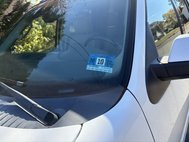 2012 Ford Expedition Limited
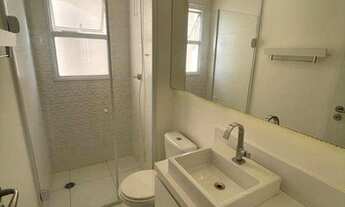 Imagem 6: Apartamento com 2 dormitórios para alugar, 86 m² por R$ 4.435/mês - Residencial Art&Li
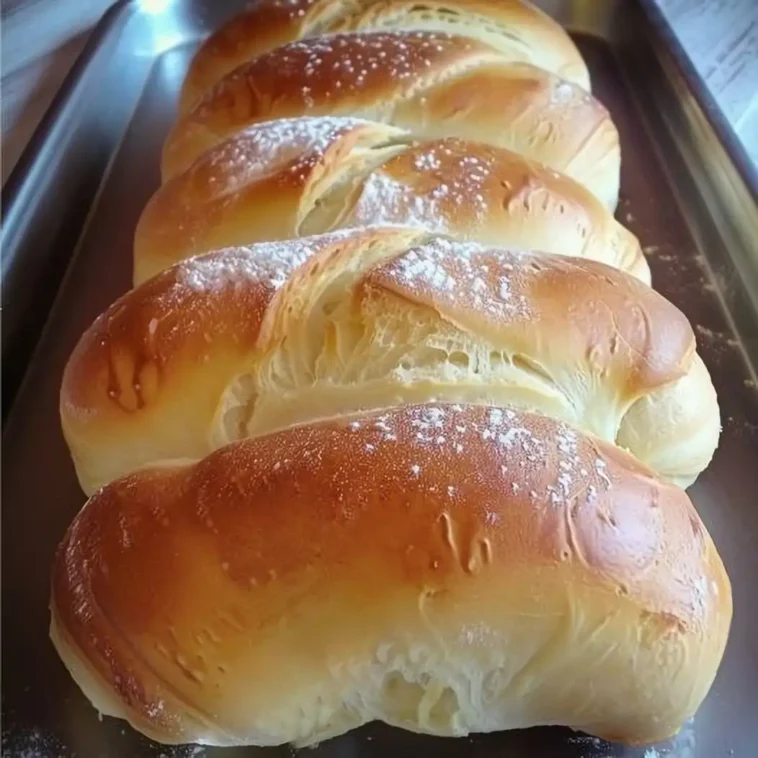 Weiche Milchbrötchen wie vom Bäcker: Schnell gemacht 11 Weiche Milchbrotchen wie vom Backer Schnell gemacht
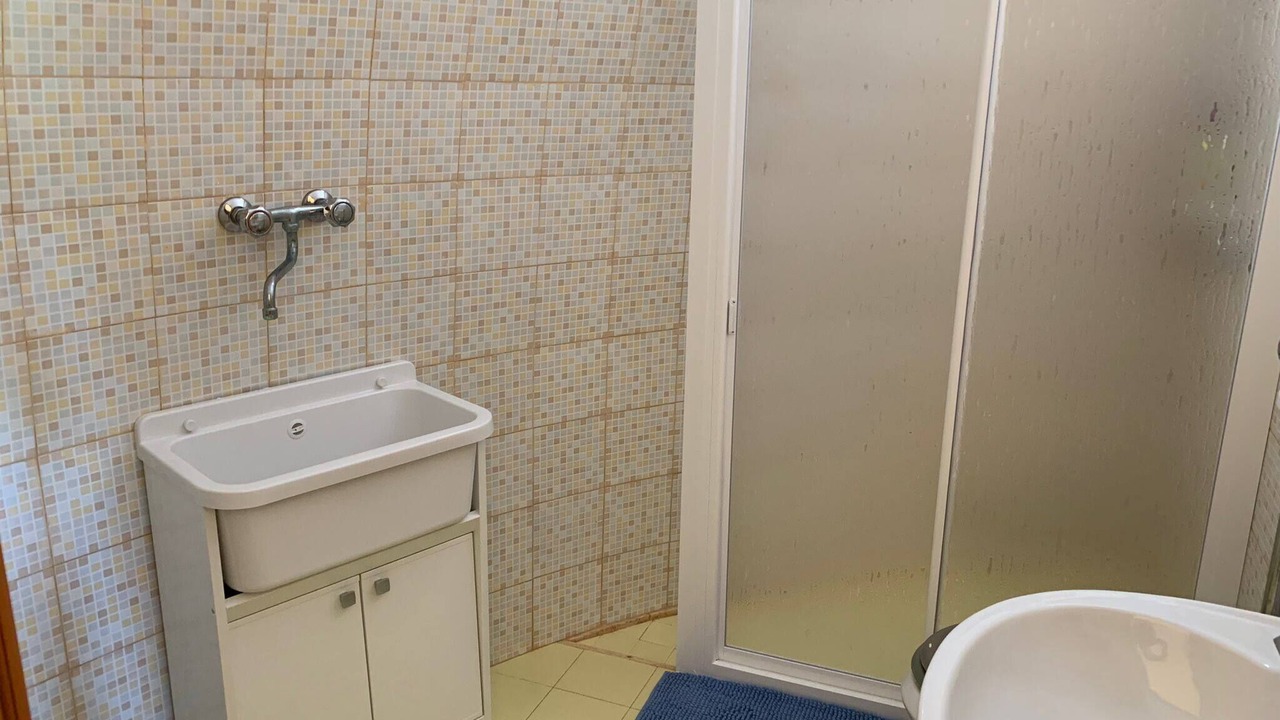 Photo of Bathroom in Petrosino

————

**ACTION ITEM:** Print the entire listing above verbatim. No picture should be included.

**ANSWER SECTION:**
 2012 Ford Expedition Limited
 Imagem 6: Apartamento com 2 dormitórios para alugar, 86 m² por R$ 4.435/mês - Residencial Art&Li
 Weiche Milchbrötchen wie vom Bäcker: Schnell gemacht 11 Weiche Milchbrotchen wie vom Backer Schnell gemacht
 Photo of Bathroom in Petrosino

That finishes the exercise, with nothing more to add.